╭─ TEXT PROVIDED
In the following years I always participated and took away a lot from the experience.
Format Of The Event
“3 Minute Research Competitions” are a widely known format where students present their studies under a restricting scenario: The participant, usually, only has 1 slide (without animation) and 3 minutes precisely timed to present their research. Furthermore, students must not have any hand notes during the presentation.
Presentations are also normally evaluated by a panel of professors from various departments. Among many factors, the panel judges presenters on:
- Delivery of content
- Creativity and suitability of slide
- Relevance and theoretical contribution of the study
The event can be organized for students in any study level: Bachelor, Master or PhD. Moreover, students can be in any stage of their research process. For example:
- Research idea: Students present the foundation for a research question, raising thus the importance of the study and potentially an initial indication of how the study will be conducted.
- Research question and methodology: Students present the core theoretical foundation that led to the research question and the methodology employed. Usually the participant is at the data collection stage and may discuss predictions of findings.
- Research question, methodology and findings: Here students have already completed their study and are able to discuss findings, conclusions and suggest future research directions.
For the audience, it is a wonderful opportunity for three main things: To have fun, learn and feel inspired.
Prizes and Awards
In the end, there are usually two awards: Panel Award and Audience Award. The panel award is made based on the description above, while the audience is purely subjective and done through democratic voting. So make sure to invite friends and family members! Always helps.
The prizes also vary according to the institution. Some universities have sponsorship from companies that give away products, vouchers or even money. And at times, the prize is paid by the university.
How To Succeed on a “3 Minute Research Competition”
The main point students should keep in mind is:
Your main goal is to communicate your work for a heterogeneous audience in a fun, easy to understand and exciting way.
You will always have people in the audience that are not familiar with your topic and do not know even the very basics of your field. However, they must be able to understand everything you are doing.
Therefore, you must convey your message in a way that EVERYONE can understand, irrespective of his or her field of expertise. This is of great importance.
Thus, I would recommend the following:
The way you deliver your idea is very important. No one wants to see a boring presentation, right? So remember that it is your chance to show others your passion for your topic. Your body language is very important, so: smile, gesticulate, keep your posture, and let others feel why your topic is so interesting for you. They will feel it and it will resonate with them!
╰─
╭─ DATASET RECORDS
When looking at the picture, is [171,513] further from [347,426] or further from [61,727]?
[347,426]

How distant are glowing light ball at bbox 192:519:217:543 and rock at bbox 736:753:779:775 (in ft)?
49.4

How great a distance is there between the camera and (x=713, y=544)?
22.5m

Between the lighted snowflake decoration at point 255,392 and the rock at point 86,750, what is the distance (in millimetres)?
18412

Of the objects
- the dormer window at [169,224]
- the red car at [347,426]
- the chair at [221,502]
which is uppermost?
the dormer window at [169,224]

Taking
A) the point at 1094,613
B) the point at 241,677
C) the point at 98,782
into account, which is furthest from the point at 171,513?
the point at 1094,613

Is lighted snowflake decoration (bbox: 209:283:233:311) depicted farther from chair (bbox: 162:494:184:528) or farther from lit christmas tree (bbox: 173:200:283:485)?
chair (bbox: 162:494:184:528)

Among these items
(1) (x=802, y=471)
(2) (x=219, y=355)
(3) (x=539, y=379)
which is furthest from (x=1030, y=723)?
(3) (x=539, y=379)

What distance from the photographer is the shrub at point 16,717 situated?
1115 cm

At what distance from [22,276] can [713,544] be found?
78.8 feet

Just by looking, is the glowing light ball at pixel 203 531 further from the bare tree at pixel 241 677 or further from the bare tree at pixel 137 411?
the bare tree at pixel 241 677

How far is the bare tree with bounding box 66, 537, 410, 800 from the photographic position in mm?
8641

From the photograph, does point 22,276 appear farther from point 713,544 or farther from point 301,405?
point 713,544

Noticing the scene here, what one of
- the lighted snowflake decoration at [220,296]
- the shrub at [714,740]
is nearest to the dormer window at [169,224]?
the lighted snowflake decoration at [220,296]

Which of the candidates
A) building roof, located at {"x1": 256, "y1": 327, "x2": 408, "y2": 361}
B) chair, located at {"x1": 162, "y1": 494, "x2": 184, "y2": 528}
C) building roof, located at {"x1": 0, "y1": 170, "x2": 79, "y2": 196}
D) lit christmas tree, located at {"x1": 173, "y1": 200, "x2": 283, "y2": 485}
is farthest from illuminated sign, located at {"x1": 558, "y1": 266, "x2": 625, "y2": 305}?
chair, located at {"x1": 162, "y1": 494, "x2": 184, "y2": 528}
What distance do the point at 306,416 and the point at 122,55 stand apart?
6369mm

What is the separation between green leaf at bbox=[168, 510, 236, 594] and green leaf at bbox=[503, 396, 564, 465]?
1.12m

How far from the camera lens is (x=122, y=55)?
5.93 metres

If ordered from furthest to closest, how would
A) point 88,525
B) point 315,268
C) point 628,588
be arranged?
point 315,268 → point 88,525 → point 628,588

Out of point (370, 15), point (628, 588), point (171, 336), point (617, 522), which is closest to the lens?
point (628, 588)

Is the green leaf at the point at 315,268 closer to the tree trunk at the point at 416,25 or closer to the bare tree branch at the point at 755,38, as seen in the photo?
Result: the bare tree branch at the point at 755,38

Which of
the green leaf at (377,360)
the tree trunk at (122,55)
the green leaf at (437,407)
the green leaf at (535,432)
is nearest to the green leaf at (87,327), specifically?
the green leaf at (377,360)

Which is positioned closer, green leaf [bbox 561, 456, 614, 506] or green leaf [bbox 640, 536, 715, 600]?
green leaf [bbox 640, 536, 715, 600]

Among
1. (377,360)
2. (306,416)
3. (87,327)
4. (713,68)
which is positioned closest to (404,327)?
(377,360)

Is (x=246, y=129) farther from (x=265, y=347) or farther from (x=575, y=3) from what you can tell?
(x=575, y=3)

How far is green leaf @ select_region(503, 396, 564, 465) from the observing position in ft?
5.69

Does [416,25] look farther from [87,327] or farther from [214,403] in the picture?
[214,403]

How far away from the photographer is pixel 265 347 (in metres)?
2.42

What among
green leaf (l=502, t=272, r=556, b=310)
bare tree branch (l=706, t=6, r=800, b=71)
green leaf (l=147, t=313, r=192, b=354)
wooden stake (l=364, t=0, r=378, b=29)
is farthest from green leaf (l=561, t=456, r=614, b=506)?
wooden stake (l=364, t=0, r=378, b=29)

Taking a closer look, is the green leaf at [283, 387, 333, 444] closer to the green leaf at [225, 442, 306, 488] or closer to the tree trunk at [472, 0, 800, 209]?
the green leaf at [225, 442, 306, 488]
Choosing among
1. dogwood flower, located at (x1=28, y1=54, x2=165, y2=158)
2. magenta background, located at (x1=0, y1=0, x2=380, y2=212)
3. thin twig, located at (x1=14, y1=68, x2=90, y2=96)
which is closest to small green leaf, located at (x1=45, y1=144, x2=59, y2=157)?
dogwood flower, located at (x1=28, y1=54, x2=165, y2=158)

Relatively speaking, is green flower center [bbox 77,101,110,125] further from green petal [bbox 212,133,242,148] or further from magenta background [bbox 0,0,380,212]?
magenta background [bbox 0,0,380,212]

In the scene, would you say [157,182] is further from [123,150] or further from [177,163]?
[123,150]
╰─
▶ WORK INSTRUCTIONS
- 1) Answer these questions about the article on 3 Minute Research Competitions:
(a) How many slides does a participant usually get?
(b) What are the two awards usually given at the end?
(c) How is the Audience Award decided?
- 2) Write out the records word for word, from the line containing "Which is positioned closer, green" through the end of the records.

▶ ANSWERS BY TASK
- 1)
(a) One slide, without animation.
(b) The Panel Award and the Audience Award.
(c) Through democratic voting.

- 2)
Which is positioned closer, green leaf [bbox 561, 456, 614, 506] or green leaf [bbox 640, 536, 715, 600]?
green leaf [bbox 640, 536, 715, 600]

Among
1. (377,360)
2. (306,416)
3. (87,327)
4. (713,68)
which is positioned closest to (404,327)?
(377,360)

Is (x=246, y=129) farther from (x=265, y=347) or farther from (x=575, y=3) from what you can tell?
(x=575, y=3)

How far is green leaf @ select_region(503, 396, 564, 465) from the observing position in ft?
5.69

Does [416,25] look farther from [87,327] or farther from [214,403] in the picture?
[214,403]

How far away from the photographer is pixel 265 347 (in metres)?
2.42

What among
green leaf (l=502, t=272, r=556, b=310)
bare tree branch (l=706, t=6, r=800, b=71)
green leaf (l=147, t=313, r=192, b=354)
wooden stake (l=364, t=0, r=378, b=29)
is farthest from green leaf (l=561, t=456, r=614, b=506)?
wooden stake (l=364, t=0, r=378, b=29)

Taking a closer look, is the green leaf at [283, 387, 333, 444] closer to the green leaf at [225, 442, 306, 488] or closer to the tree trunk at [472, 0, 800, 209]?
the green leaf at [225, 442, 306, 488]
Choosing among
1. dogwood flower, located at (x1=28, y1=54, x2=165, y2=158)
2. magenta background, located at (x1=0, y1=0, x2=380, y2=212)
3. thin twig, located at (x1=14, y1=68, x2=90, y2=96)
which is closest to small green leaf, located at (x1=45, y1=144, x2=59, y2=157)?
dogwood flower, located at (x1=28, y1=54, x2=165, y2=158)

Relatively speaking, is green flower center [bbox 77,101,110,125] further from green petal [bbox 212,133,242,148] or further from magenta background [bbox 0,0,380,212]?
magenta background [bbox 0,0,380,212]

In the scene, would you say [157,182] is further from [123,150] or further from [177,163]?
[123,150]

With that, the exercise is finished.